We are simply feeding in a list of words with their frequencies. The word "great" gets counted the same as if it was in the sentence "This movie was great."

The neurons consider each word in isolation. There's no interaction or communication between the inputs. The neuron can't see that it has both "great" and "not" in its input and know to treat "great" differently.

Before transformers, researchers tried several different techniques to help neural networks get better at understanding language. But none of them worked that well.

Then came the breakthrough.

Attention Is All You Need

In 2017, researchers introduced a paper called "Attention Is All You Need." The core idea is to modify the embedding for each input token based on the context in which it occurs before it goes through the neural network.

In a large language model, the input is tokenized and converted to embeddings (points in space), but before it's sent to a neural network, the embeddings are sent through an attention layer. The attention layer adjusts each token embedding with information about the tokens that preceded it.

In the attention layer, tokens absorb context from the previous tokens.

The embedding for "great" when it appears in the context of "This movie was great" will look different from the embedding for "great" when it appears in the context of "This movie was not great." In other words, the first "great" will be located at a different point in space than the second "great."

Instead of "great" living in one location in our giant room, it lives in many different locations depending on how it's being used. The attention layer helps the model understand which version of "great" is being used. You can see why the room has to be so big. Every token has many locations based on the context in which it appears.

After the attention layer, our adjusted token embeddings are sent through a traditional neural network. There's nothing special about this neural network. Each neuron still works with each input in isolation. But because each input has context built in—our two "greats" are represented differently—the neural network can learn context.

Now that you know the big idea behind attention, let's get into the details of how attention works in practice.

WHAT TO WORK ON:
[a] Translate this sentence from the passage on attention into Spanish: "In the attention layer, tokens absorb context from the previous tokens."
[b] In the passage on attention, reproduce the text between "In the attention" and "which it appears.", inclusive, changing "giant" to "huge".

DATA EXTRACTS:

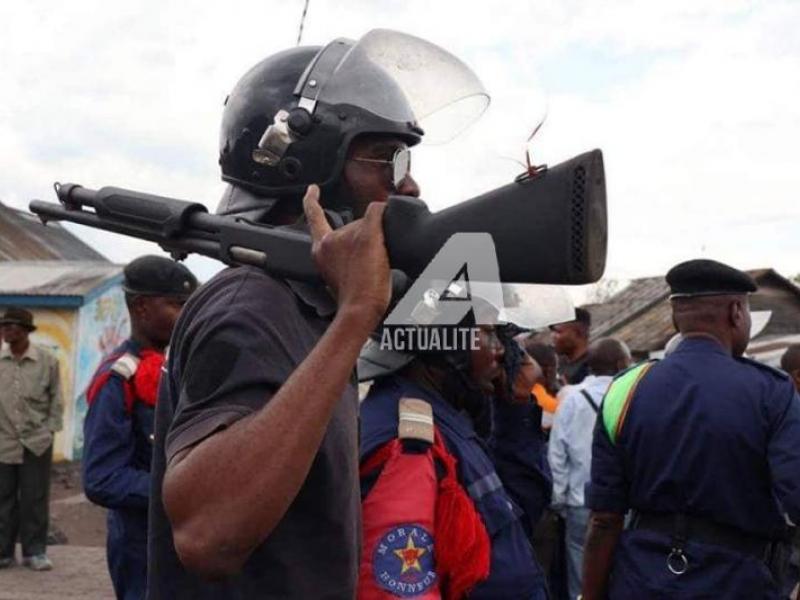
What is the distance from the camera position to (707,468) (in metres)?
3.62

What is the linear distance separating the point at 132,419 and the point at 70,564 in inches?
189

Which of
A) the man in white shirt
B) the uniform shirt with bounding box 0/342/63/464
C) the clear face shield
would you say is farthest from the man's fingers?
the uniform shirt with bounding box 0/342/63/464

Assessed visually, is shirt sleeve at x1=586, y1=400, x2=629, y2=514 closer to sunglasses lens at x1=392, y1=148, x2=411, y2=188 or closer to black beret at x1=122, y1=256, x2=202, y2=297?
black beret at x1=122, y1=256, x2=202, y2=297

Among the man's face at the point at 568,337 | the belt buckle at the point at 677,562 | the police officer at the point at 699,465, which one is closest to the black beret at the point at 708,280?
the police officer at the point at 699,465

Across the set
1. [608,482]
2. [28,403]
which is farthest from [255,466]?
[28,403]

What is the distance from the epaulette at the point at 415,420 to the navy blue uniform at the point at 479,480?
0.02 metres

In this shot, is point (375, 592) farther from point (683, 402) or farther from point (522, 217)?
point (683, 402)

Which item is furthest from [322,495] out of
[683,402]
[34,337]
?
[34,337]

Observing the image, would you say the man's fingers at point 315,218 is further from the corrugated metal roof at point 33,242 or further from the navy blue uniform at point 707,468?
the corrugated metal roof at point 33,242

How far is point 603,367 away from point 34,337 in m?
9.96

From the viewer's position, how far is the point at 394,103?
6.86 ft

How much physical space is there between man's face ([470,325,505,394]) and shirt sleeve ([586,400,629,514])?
63 cm

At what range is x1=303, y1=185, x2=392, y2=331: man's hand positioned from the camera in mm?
1569

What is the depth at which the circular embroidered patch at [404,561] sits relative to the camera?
2.43 metres
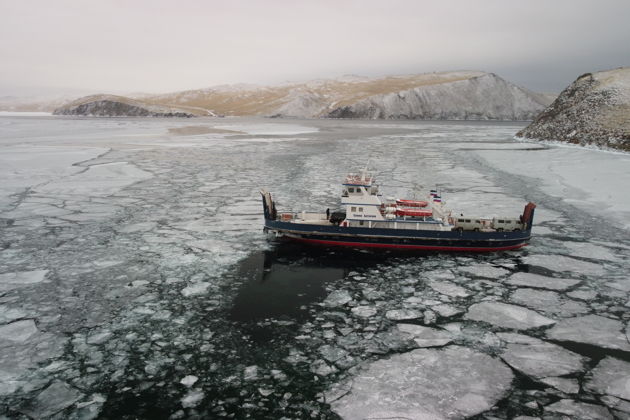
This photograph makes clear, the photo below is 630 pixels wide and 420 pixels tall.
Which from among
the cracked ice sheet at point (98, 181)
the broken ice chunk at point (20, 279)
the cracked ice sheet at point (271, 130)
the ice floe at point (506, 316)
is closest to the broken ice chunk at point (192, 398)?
the ice floe at point (506, 316)

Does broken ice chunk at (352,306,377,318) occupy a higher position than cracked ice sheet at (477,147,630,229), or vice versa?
cracked ice sheet at (477,147,630,229)

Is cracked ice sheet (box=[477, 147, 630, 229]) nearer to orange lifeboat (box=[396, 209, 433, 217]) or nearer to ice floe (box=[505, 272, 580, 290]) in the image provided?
ice floe (box=[505, 272, 580, 290])

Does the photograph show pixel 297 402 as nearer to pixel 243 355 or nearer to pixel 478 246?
pixel 243 355

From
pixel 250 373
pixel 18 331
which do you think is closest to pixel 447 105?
pixel 250 373

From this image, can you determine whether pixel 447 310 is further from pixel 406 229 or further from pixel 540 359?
pixel 406 229

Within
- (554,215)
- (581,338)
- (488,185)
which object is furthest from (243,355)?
(488,185)

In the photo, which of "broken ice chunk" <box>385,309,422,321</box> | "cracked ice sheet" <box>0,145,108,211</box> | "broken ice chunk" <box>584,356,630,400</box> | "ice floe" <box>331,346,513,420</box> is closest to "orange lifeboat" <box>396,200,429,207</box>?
"broken ice chunk" <box>385,309,422,321</box>
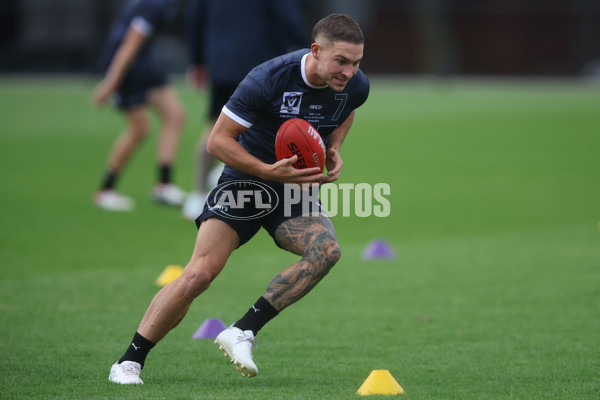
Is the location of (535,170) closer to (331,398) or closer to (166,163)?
(166,163)

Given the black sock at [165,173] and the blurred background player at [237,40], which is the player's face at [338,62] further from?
the black sock at [165,173]

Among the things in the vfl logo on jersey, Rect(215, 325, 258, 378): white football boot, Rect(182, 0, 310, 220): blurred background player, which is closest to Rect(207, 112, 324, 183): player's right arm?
the vfl logo on jersey

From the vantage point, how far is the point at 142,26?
1060 centimetres

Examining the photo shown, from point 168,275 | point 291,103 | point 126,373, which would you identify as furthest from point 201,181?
point 126,373

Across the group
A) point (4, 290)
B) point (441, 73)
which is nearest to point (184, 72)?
point (441, 73)

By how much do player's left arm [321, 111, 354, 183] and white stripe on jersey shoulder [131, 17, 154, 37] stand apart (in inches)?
213

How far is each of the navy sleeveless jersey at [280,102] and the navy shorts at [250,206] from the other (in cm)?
9

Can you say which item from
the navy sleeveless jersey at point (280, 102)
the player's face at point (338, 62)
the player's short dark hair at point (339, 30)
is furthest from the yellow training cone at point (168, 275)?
the player's short dark hair at point (339, 30)

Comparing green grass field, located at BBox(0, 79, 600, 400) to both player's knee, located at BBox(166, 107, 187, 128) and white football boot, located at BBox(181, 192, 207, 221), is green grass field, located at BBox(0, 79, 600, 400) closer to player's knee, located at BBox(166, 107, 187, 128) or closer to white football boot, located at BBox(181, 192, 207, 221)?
white football boot, located at BBox(181, 192, 207, 221)

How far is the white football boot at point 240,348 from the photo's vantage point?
4.80 m

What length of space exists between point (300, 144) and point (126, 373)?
147cm

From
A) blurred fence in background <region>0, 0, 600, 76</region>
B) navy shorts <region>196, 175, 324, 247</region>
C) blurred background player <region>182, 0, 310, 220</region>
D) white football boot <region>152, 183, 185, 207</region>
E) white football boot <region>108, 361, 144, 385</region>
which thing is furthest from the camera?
blurred fence in background <region>0, 0, 600, 76</region>

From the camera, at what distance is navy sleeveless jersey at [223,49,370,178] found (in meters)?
5.06

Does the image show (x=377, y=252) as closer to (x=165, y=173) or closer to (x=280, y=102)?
(x=165, y=173)
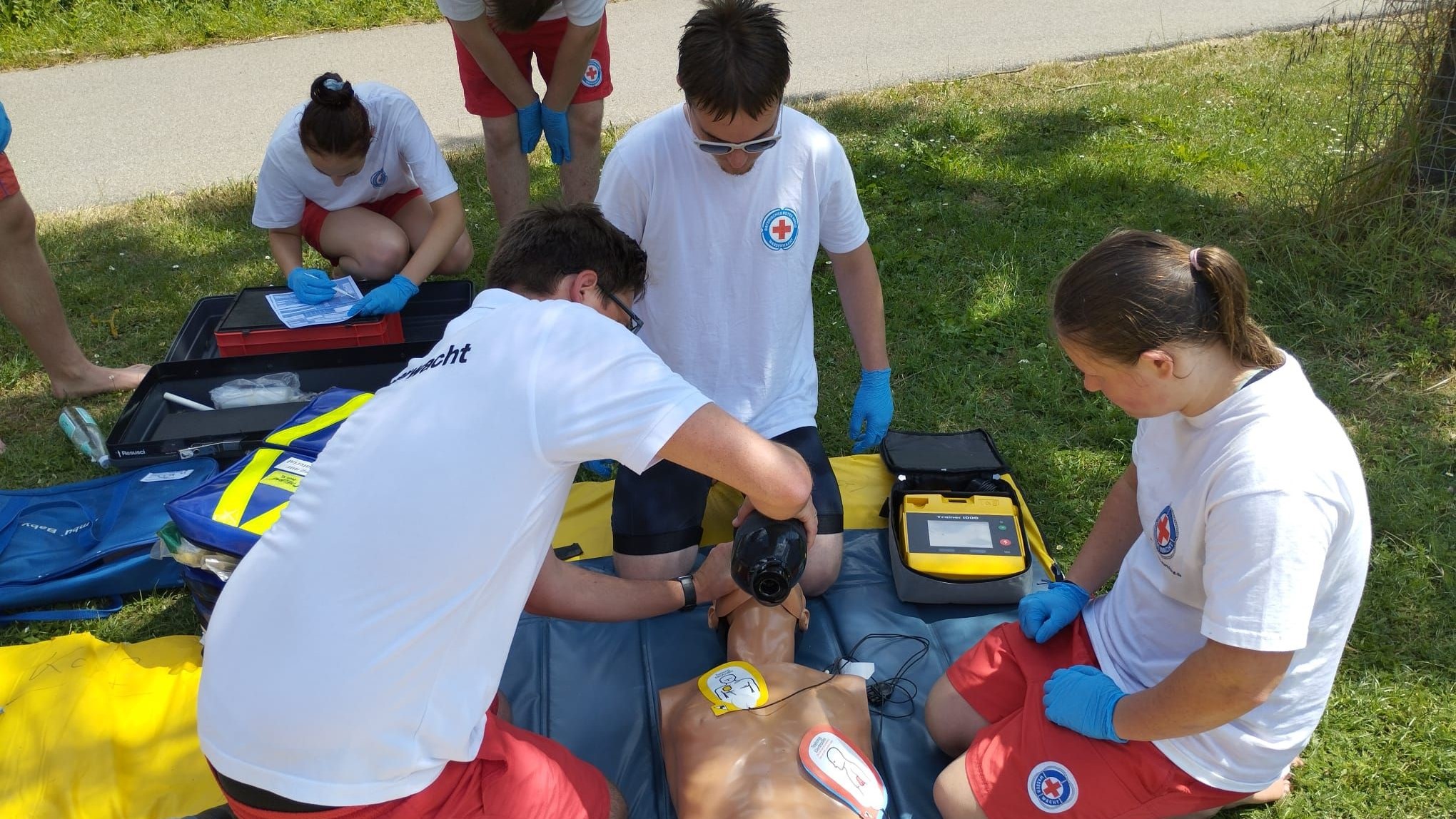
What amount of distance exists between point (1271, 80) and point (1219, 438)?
598 cm

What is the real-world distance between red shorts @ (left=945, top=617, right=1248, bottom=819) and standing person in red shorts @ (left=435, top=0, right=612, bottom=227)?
Result: 2.77 metres

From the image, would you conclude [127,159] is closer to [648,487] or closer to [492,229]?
[492,229]

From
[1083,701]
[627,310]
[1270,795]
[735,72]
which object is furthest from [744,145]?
[1270,795]

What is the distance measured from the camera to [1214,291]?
1.69m

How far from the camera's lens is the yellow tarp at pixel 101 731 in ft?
7.57

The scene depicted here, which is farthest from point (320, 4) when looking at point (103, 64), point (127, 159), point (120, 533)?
point (120, 533)

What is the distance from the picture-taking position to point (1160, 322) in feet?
5.59

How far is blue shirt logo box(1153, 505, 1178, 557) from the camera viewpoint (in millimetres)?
1943

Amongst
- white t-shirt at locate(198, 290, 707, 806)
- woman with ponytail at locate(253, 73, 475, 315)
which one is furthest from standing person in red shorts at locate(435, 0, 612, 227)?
white t-shirt at locate(198, 290, 707, 806)

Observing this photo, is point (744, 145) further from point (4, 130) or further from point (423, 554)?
point (4, 130)

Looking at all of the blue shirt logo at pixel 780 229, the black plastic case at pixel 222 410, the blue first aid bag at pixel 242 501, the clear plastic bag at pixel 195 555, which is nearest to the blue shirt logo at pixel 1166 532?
the blue shirt logo at pixel 780 229

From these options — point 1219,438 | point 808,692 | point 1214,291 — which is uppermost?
point 1214,291

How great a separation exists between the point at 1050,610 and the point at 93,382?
3.68m

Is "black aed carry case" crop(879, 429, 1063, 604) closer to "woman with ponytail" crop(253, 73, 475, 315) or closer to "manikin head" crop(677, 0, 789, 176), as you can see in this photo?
"manikin head" crop(677, 0, 789, 176)
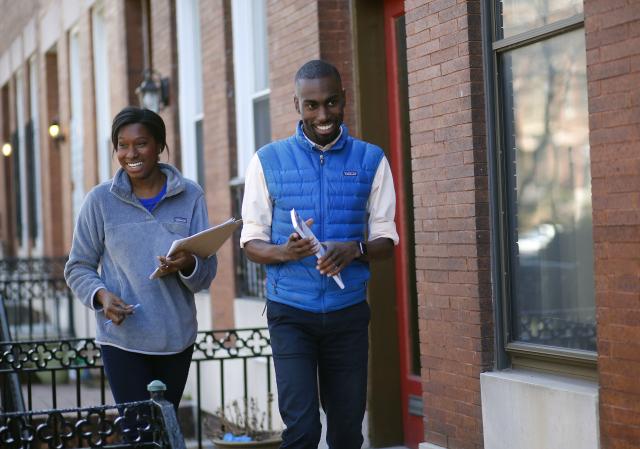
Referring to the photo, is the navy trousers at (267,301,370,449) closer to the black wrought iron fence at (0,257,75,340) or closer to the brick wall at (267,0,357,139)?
the brick wall at (267,0,357,139)

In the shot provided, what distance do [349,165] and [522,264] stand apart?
1626mm

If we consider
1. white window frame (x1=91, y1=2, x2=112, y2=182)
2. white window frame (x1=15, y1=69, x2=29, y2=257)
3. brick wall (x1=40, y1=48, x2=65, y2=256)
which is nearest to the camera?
white window frame (x1=91, y1=2, x2=112, y2=182)

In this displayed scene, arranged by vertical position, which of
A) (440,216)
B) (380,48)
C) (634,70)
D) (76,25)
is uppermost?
(76,25)

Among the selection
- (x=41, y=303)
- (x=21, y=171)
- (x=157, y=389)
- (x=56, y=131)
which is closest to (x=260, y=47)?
(x=157, y=389)

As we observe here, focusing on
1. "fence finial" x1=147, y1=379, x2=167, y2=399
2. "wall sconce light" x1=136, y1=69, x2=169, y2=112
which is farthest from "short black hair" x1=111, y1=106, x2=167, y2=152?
"wall sconce light" x1=136, y1=69, x2=169, y2=112

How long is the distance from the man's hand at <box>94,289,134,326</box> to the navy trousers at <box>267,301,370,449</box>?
0.68 meters

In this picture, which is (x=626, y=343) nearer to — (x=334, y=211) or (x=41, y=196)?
(x=334, y=211)

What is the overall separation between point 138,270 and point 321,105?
3.90ft

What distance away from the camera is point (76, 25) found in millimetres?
18141

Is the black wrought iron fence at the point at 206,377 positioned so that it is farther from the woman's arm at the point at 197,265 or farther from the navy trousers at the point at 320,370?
the navy trousers at the point at 320,370

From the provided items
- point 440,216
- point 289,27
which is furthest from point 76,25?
point 440,216

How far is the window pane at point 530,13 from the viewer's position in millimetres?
5824

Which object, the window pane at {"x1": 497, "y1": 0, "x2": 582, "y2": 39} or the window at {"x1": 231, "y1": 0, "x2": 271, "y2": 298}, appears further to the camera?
the window at {"x1": 231, "y1": 0, "x2": 271, "y2": 298}

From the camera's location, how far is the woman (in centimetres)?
537
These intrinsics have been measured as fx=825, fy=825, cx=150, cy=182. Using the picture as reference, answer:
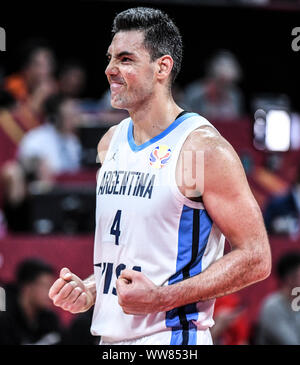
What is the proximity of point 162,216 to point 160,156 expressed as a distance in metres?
0.26

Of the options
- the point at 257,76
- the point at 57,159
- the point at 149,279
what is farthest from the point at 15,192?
the point at 257,76

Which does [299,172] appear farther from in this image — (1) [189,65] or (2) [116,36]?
(2) [116,36]

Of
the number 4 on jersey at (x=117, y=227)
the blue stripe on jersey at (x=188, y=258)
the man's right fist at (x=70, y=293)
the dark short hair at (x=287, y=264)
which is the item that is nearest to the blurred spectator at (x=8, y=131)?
the dark short hair at (x=287, y=264)

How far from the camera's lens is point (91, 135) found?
8.41 m

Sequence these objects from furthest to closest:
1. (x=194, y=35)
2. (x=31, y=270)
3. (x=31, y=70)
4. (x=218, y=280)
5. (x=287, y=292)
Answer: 1. (x=194, y=35)
2. (x=31, y=70)
3. (x=287, y=292)
4. (x=31, y=270)
5. (x=218, y=280)

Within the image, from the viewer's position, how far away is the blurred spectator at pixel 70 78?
413 inches

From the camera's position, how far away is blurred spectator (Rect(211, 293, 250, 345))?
20.8 ft

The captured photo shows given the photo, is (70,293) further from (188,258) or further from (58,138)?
(58,138)

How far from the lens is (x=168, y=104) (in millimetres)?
3523

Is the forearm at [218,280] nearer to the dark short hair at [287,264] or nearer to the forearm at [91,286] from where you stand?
the forearm at [91,286]

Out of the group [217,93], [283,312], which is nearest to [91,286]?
[283,312]

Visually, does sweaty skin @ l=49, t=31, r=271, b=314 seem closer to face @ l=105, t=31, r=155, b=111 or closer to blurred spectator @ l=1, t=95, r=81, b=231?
face @ l=105, t=31, r=155, b=111

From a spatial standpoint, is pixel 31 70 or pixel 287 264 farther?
pixel 31 70
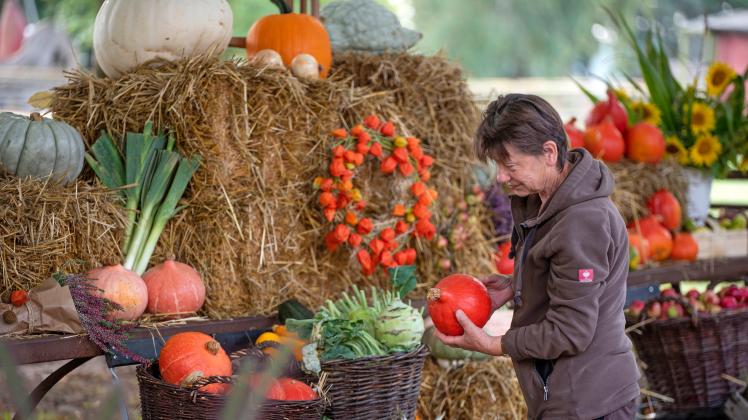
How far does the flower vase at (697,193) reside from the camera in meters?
5.92

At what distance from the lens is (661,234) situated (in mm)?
5488

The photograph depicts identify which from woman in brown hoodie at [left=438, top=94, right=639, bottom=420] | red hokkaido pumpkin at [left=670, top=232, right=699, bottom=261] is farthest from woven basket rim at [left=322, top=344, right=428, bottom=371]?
red hokkaido pumpkin at [left=670, top=232, right=699, bottom=261]

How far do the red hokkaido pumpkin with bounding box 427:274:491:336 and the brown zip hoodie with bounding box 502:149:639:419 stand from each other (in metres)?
0.20

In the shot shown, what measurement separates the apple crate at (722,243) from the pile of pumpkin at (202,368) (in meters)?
3.59

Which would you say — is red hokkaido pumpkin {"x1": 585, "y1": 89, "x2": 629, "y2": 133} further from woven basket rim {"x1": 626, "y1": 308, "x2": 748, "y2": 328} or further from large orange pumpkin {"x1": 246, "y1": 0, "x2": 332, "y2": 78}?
large orange pumpkin {"x1": 246, "y1": 0, "x2": 332, "y2": 78}

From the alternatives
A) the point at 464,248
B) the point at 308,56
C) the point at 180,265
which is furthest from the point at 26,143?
the point at 464,248

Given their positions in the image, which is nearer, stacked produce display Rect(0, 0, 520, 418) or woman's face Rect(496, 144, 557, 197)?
woman's face Rect(496, 144, 557, 197)

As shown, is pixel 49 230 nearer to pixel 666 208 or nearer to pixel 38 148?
pixel 38 148

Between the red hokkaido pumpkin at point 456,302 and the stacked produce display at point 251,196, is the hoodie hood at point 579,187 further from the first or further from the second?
the stacked produce display at point 251,196

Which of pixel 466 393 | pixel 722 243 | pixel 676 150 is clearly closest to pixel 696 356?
pixel 722 243

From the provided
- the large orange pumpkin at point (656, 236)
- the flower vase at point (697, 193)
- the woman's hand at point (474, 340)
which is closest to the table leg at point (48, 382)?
the woman's hand at point (474, 340)

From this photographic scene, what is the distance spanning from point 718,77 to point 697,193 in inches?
35.3

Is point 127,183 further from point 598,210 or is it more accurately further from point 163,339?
point 598,210

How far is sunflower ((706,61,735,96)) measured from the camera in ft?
20.1
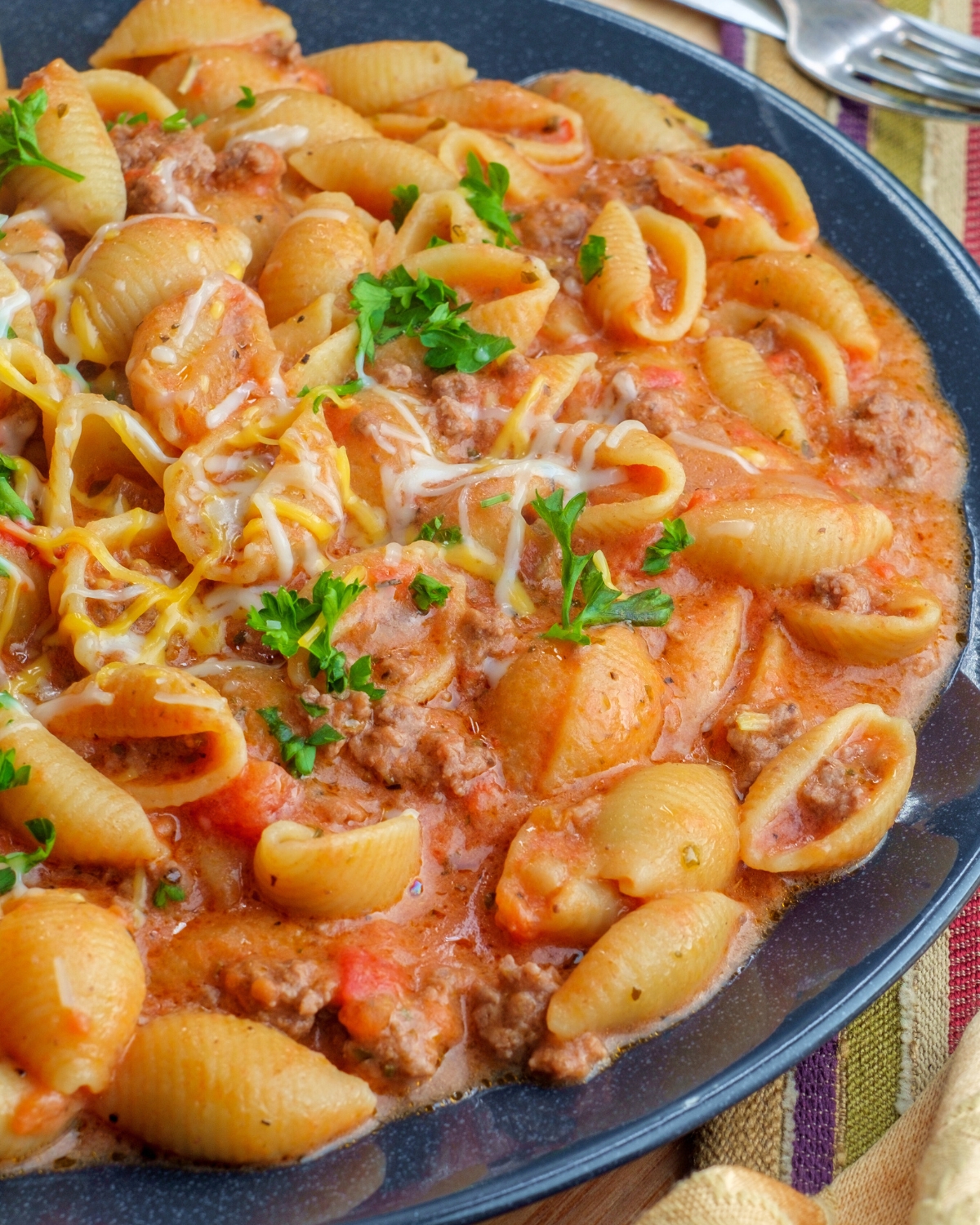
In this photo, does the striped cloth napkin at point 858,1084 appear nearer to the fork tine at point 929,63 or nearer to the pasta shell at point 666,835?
the pasta shell at point 666,835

SOLUTION LIST:
[a] En la capa de atención, los tokens absorben contexto de los tokens anteriores.

[b]
In the attention layer, tokens absorb context from the previous tokens.

The embedding for "great" when it appears in the context of "This movie was great" will look different from the embedding for "great" when it appears in the context of "This movie was not great." In other words, the first "great" will be located at a different point in space than the second "great."

Instead of "great" living in one location in our huge room, it lives in many different locations depending on how it's being used. The attention layer helps the model understand which version of "great" is being used. You can see why the room has to be so big. Every token has many locations based on the context in which it appears.